Duh. Wouldn’t everyone agree you can never win unless you finish? Before you answer, take a look at your to-do list. How many items did you scratch off this week? How many strategic initiatives did your organization begin over the last 24 months, and how many were completed? Of all the projects on your plate today, how many are carryovers from last month or last year?
It is a lot easier to start something than to finish it. Our culture rightly recognizes the benefits of creativity and idea generation. We admire innovators, start-ups, and visionaries. Yet the less-glamorous task of shepherding new initiatives from inception through completion is often overlooked and undervalued. It is one thing to imagine a new product or service, but channeling the necessary energy, intelligence, and time to turn something imagined into something done is another thing altogether.

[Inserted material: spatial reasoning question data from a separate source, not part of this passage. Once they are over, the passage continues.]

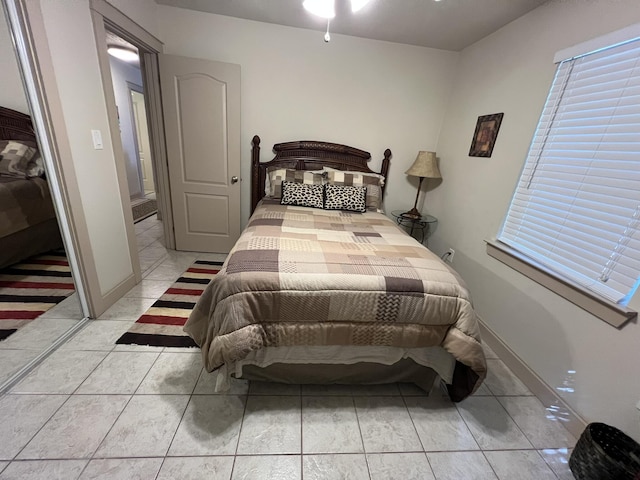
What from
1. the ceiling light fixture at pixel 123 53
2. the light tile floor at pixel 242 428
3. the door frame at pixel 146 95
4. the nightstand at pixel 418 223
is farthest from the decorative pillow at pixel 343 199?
the ceiling light fixture at pixel 123 53

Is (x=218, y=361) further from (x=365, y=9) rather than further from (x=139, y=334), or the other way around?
(x=365, y=9)

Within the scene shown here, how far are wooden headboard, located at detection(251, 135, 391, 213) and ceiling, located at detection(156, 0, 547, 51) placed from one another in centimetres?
105

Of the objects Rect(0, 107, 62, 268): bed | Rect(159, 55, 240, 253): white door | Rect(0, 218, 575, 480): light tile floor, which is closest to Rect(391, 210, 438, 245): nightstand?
Rect(0, 218, 575, 480): light tile floor

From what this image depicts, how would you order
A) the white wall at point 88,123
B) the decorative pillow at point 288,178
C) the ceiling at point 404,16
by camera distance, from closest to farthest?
the white wall at point 88,123, the ceiling at point 404,16, the decorative pillow at point 288,178

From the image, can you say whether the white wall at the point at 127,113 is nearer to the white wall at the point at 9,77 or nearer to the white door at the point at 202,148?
the white door at the point at 202,148

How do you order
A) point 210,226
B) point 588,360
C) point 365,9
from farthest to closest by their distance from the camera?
point 210,226 → point 365,9 → point 588,360

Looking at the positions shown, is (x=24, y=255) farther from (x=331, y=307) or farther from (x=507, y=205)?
(x=507, y=205)

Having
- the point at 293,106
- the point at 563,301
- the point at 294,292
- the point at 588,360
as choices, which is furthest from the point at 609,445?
the point at 293,106

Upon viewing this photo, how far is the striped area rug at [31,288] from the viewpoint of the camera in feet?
5.72

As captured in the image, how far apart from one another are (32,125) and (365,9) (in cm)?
239

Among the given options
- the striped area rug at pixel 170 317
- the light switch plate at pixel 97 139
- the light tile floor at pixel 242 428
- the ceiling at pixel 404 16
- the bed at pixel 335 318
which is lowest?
the light tile floor at pixel 242 428

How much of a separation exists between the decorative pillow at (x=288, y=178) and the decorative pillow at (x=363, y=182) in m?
0.14

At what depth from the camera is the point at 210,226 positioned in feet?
10.0

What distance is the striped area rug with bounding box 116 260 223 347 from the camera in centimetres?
177
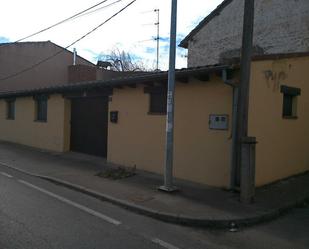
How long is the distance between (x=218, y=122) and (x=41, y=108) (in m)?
10.6

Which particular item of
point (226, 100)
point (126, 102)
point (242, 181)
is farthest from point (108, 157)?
point (242, 181)

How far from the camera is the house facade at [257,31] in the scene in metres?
16.5

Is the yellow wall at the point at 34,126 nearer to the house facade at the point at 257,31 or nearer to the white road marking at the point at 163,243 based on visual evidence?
the house facade at the point at 257,31

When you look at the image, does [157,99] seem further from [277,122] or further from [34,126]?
[34,126]

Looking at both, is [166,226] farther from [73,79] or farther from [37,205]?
[73,79]

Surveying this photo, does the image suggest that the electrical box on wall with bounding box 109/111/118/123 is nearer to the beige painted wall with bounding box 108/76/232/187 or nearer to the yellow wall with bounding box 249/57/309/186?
the beige painted wall with bounding box 108/76/232/187

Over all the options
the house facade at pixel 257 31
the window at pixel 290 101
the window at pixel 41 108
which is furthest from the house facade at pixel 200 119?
the house facade at pixel 257 31

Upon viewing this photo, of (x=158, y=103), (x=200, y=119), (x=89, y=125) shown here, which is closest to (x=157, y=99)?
(x=158, y=103)

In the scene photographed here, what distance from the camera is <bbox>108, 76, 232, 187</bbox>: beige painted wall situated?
378 inches

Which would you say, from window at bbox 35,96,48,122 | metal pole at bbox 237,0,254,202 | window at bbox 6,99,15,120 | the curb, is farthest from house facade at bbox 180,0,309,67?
the curb

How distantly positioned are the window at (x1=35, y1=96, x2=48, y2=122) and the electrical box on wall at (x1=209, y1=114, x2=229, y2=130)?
9578 mm

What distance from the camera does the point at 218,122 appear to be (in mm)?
9602

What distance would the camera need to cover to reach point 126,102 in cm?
1259

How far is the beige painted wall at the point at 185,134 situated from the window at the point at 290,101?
2325 mm
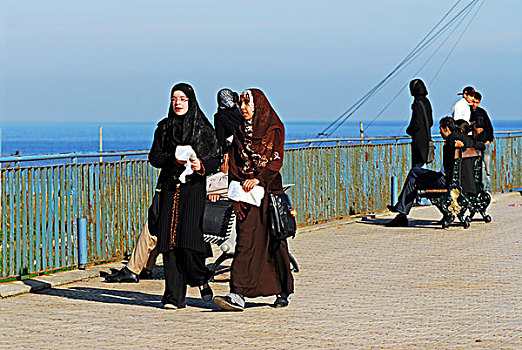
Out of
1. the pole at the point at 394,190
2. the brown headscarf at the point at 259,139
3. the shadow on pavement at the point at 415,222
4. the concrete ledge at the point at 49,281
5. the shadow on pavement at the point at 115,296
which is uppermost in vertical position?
the brown headscarf at the point at 259,139

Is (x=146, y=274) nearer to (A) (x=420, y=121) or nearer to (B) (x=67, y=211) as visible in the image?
(B) (x=67, y=211)

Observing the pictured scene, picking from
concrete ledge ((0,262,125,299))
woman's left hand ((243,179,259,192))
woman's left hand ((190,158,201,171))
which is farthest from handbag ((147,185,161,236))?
concrete ledge ((0,262,125,299))

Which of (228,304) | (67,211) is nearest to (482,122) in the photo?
(67,211)

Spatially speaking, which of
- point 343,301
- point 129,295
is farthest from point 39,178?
point 343,301

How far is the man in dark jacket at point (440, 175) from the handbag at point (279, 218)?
6.36 meters

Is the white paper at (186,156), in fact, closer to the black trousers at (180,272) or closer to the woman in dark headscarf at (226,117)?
the black trousers at (180,272)

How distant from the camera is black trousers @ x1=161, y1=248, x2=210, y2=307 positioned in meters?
8.79

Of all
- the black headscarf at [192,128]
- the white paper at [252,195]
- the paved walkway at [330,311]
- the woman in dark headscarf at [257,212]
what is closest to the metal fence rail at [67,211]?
the paved walkway at [330,311]

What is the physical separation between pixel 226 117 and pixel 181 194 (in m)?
1.87

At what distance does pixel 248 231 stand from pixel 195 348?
1.78 meters

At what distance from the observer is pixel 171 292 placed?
28.8 feet

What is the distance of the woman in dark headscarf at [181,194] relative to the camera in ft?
28.8

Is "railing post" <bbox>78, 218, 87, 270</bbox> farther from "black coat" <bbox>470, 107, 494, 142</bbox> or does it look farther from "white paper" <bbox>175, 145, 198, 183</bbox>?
"black coat" <bbox>470, 107, 494, 142</bbox>

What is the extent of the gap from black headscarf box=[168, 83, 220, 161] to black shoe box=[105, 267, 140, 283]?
1.90m
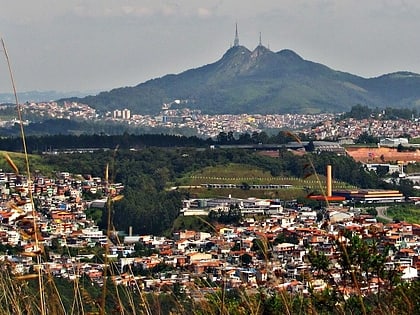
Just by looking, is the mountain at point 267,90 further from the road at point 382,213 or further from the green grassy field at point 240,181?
the road at point 382,213

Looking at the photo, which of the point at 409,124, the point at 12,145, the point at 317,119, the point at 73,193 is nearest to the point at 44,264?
the point at 73,193

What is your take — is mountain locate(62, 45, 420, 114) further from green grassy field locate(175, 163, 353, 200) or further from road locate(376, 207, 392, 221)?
road locate(376, 207, 392, 221)

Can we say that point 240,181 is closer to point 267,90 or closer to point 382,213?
point 382,213

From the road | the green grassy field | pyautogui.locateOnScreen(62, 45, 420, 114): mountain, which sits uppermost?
pyautogui.locateOnScreen(62, 45, 420, 114): mountain

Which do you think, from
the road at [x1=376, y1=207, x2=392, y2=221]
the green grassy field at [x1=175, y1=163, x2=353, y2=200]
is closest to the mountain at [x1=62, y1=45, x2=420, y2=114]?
the green grassy field at [x1=175, y1=163, x2=353, y2=200]

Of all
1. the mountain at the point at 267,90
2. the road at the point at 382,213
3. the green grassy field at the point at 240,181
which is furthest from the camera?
the mountain at the point at 267,90

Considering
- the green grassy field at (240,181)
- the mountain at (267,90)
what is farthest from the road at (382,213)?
the mountain at (267,90)

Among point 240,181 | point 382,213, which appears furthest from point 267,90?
point 382,213

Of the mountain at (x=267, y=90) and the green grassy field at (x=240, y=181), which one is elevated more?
the mountain at (x=267, y=90)
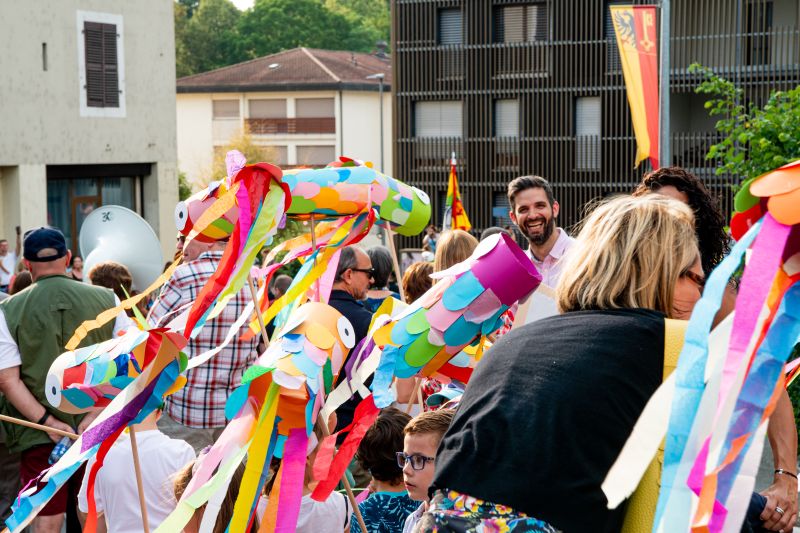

The result of fewer finishes than starts is a growing, muddled set of priorities. Assuming our resources are limited, then the larger the number of needs competing for those resources, the less able we will be to satisfy any of the needs well. In business, this can translate into underfunded new project launches, missed deadlines, unsatisfied customers and disillusioned employees. In our personal relationships, we may find ourselves exhausted from attending to good things we have started while failing to deliver on the excellent things most important to those we love most.
Life and business are too complicated to be handled singularly and sequentially. If we agree that a fully engaged life requires doing more than one thing at a time, then how do we ensure the right things get done? How do we become good finishers?
- Stop starting stuff. One of the most important yet difficult disciplines necessary to finish well is to limit the things we are willing to undertake to begin with. It seems easier to tell someone “yes” in the moment and deal with the consequences of unmet expectations later than to do the hard work of saying “no” and defending our reasoning now.
- Start stopping stuff. One of my favorite soapboxes is to complain about the inclination of churches and governmental organizations toward starting great new things, but never having the courage to admit when it is time to discontinue them. To be a strong finisher in the important things requires a tenacious commitment to simplify, prioritize, eliminate, and narrow the number of “shiny things” demanding our attention.
- One thing at a time. While multitasking is alive and well and required of all of us to some extent, the ability of individuals and organizations to focus full attention and abundant resources on the highest priority task or project for a specified period of time is a key discipline for effective finishers. The shotgun approach for time and energy management is a likely recipe for lost productivity.
It might be said that finishing is a lost art in our culture today, but for those who can do it well, it is a differentiator.